**Travail demandé:** Comment se poursuit l'article ci-dessous sur les stages en droit dans les communautés rurales et du Nord ? Donnez-en la suite, à partir de sa dernière phrase.

***** Texte source

Simon Jack compte parmi les nombreux diplômés en droit qui ont eu de la difficulté à trouver un stage en milieu urbain. En Ontario, plus d’un étudiant sur sept obtient son diplôme sans avoir reçu une offre de stage.

Un grand nombre d’étudiants n’envisagent toutefois pas de quitter la ville pour aller faire leur stage dans une communauté rurale ou du Nord. Selon un sondage mené auprès d’étudiants en stage par la division de la Colombie-Britannique de l’Association du Barreau canadien, près de 82 % des répondants ont déclaré qu’ils préféreraient pratiquer le droit soit à Vancouver, soit à Victoria. Seulement 0,5 % des répondants ont affirmé qu’ils aimeraient pratiquer dans le nord de la Colombie-Britannique.

Selon Simon Jack, les communautés comme celle de Thompson, qui est située à environ 750 kilomètres au nord de Winnipeg, ont beaucoup à offrir aux étudiants. « Les Manitobains semblent croire que Thompson est une région reculée à l’abandon, mais ce n’est pas le cas », affirme-t-il.

« Je crois que beaucoup de communautés du Nord sont perçues comme une solution de dernier recours, lorsqu’aucun travail n’est trouvé dans les grandes villes, ce que je trouve injuste. Travailler dans le Nord n’est pas synonyme d’échec, à moins de tout gâcher ou de ne rien faire pour en tirer le meilleur parti possible », affirme Simon Jack. « Et je ne dis pas ça uniquement parce que je me suis retrouvé ici. »

Roberta J. Stewart, associée chez Heather Sadler Jenkins LLP à Prince George, en Colombie-Britannique, affirme que les stagiaires ont plus de chance d’acquérir de l’expérience pratique dans les communautés rurales et du Nord. Contrairement à ses camarades qui ont fait des stages dans de grandes villes, elle affirme qu’au cours de son année de stage, elle a plaidé devant le tribunal, a rencontré des clients, a été encadrée par des associés principaux et s’est occupée de certains dossiers.

Simon Jack est d’accord avec cette affirmation, précisant qu’au cours de la dernière année, il s’est rendu au tribunal presque tous les jours.

« Les stagiaires s’occupent de dossiers importants ici, des dossiers qu’on ne verrait sans doute même pas dans le sud de la province », affirme Simon Jack, originaire de l’Île-du-Prince-Édouard. « J’ai participé à plus de comparutions devant le tribunal en une semaine que mon ami pendant toute son année de stage, dans le sud. »

Roberta J. Stewart n’était jamais allée à Prince George lorsqu’un ami de la famille a proposé qu’elle fasse une demande de stage chez Heather Sadler Jenkins, en 2003.

« J’ai même dû consulter une carte pour savoir où c’était », dit-elle en riant.

Morna Boyle n’était, elle non plus, jamais allée à Rankin Inlet avant d’arriver dans cette région éloignée du Nunavut pour son emploi d’été, en 2012.

**********
***** Données fournies

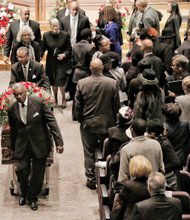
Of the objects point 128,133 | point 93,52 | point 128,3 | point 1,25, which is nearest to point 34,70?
point 93,52

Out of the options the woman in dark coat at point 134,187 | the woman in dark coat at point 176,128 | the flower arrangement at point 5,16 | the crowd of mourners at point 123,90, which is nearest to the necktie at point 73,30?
the crowd of mourners at point 123,90

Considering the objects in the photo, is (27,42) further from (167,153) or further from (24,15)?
(167,153)

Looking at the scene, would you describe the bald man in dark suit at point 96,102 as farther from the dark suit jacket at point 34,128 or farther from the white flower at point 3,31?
the white flower at point 3,31

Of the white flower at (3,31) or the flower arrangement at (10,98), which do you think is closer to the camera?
the flower arrangement at (10,98)

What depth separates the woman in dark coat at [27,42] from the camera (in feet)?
37.2

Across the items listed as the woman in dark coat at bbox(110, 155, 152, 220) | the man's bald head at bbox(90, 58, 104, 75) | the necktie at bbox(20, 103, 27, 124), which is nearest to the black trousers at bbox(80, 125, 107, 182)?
the man's bald head at bbox(90, 58, 104, 75)

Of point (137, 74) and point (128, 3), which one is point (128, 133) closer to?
point (137, 74)

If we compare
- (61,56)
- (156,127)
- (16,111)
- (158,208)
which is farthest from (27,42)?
(158,208)

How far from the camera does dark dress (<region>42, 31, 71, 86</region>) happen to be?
12.4m

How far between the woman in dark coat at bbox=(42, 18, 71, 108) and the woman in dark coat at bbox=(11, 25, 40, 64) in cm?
31

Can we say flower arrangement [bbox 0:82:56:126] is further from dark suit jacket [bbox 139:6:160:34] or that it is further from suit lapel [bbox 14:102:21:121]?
dark suit jacket [bbox 139:6:160:34]

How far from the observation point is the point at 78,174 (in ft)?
33.5

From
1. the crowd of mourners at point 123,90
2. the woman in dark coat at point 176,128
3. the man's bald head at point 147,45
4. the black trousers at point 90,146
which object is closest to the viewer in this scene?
the crowd of mourners at point 123,90

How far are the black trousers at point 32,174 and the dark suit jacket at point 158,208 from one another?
2.58 metres
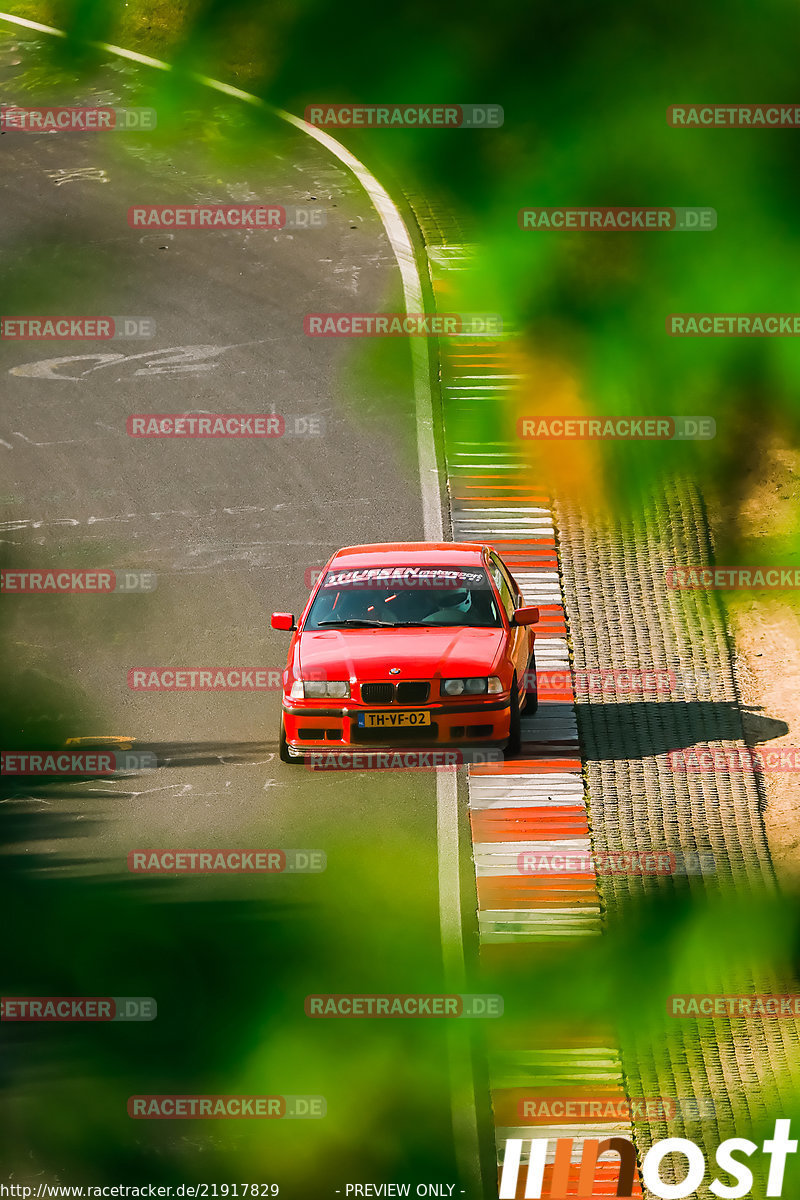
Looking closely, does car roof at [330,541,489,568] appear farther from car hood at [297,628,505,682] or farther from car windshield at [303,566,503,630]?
car hood at [297,628,505,682]

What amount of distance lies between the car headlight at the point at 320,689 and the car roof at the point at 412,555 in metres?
1.84

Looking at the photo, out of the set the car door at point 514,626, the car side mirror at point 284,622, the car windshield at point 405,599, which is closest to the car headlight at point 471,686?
the car door at point 514,626

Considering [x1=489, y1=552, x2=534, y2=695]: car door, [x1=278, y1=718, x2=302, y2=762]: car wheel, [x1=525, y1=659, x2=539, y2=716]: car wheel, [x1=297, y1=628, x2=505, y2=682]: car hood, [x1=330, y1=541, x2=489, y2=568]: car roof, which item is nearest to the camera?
[x1=297, y1=628, x2=505, y2=682]: car hood

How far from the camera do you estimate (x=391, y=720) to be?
1314 cm

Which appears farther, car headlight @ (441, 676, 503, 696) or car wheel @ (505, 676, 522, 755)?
car wheel @ (505, 676, 522, 755)

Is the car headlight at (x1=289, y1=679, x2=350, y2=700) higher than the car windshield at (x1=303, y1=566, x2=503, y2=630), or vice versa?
the car windshield at (x1=303, y1=566, x2=503, y2=630)

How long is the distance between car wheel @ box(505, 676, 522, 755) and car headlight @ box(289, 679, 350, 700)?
1.40 metres

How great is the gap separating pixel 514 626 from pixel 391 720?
5.73ft

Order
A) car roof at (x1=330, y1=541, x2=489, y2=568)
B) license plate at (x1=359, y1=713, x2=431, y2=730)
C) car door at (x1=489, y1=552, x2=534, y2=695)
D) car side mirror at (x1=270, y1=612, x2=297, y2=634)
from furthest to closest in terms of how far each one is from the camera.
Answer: car roof at (x1=330, y1=541, x2=489, y2=568)
car side mirror at (x1=270, y1=612, x2=297, y2=634)
car door at (x1=489, y1=552, x2=534, y2=695)
license plate at (x1=359, y1=713, x2=431, y2=730)

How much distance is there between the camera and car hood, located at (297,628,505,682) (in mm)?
13219

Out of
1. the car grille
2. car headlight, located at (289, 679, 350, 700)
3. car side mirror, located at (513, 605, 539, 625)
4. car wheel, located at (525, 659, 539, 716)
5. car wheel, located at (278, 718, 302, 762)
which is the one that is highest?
car side mirror, located at (513, 605, 539, 625)

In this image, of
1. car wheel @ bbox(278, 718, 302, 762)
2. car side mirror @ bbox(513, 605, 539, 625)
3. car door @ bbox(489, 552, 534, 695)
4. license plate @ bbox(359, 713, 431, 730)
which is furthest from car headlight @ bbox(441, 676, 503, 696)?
car wheel @ bbox(278, 718, 302, 762)

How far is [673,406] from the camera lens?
22.3 metres

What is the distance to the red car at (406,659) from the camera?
1316 cm
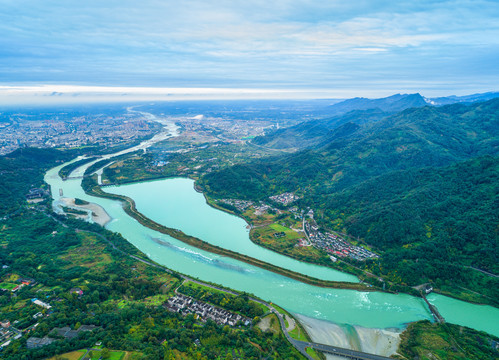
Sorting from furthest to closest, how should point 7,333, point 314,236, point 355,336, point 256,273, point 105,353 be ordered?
1. point 314,236
2. point 256,273
3. point 355,336
4. point 7,333
5. point 105,353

**********

**Réponse rédigée:**
Elle y est cependant retournée l’année suivante pour effectuer un stage à la Commission des services juridiques du Nunavut et prévoit même poursuivre sa collaboration avec l’organisme en tant que criminaliste.

Morna Boyle, qui est originaire d’Ottawa, affirme que son stage lui a permis de se familiariser avec différentes branches du droit, dont le droit criminel, le droit civil et le droit de la famille.

« Les causes sont toujours intéressantes et stimulantes, et le système des cours itinérantes fonctionne de telle sorte qu’un stagiaire peut acquérir une grande expérience en salle d’audience », explique-t-elle.

Selon elle, la vie dans le Grand Nord constitue également une expérience « incroyable ». « Le sentiment d’appartenance est différent de tout ce que j’ai pu vivre en ville. Les gens se retrouvent lors d’occasions spéciales pour des danses carrées et des fêtes agrémentées de nourriture traditionnelle, et sinon, il y a toujours une vente de produits artisanaux ou une partie de hockey pour nous réunir au centre communautaire. »

Morna Boyle s’était d’abord tournée vers le réseau Avocats canadiens à l’étranger pour travailler à Rankin Inlet, puisque ce réseau publie des offres d’emploi dans le nord du Canada. La Rural Education and Access to Lawyers Initiative (REAL) est un autre programme qui permet aux étudiants de se trouver un emploi dans une communauté rurale ou du Nord.

L’initiative, lancée en 2009, assure le financement de stages d’été dans les communautés rurales de toute la province et offre de l’aide aux cabinets d’avocats qui tentent d’embaucher et de maintenir en poste des étudiants.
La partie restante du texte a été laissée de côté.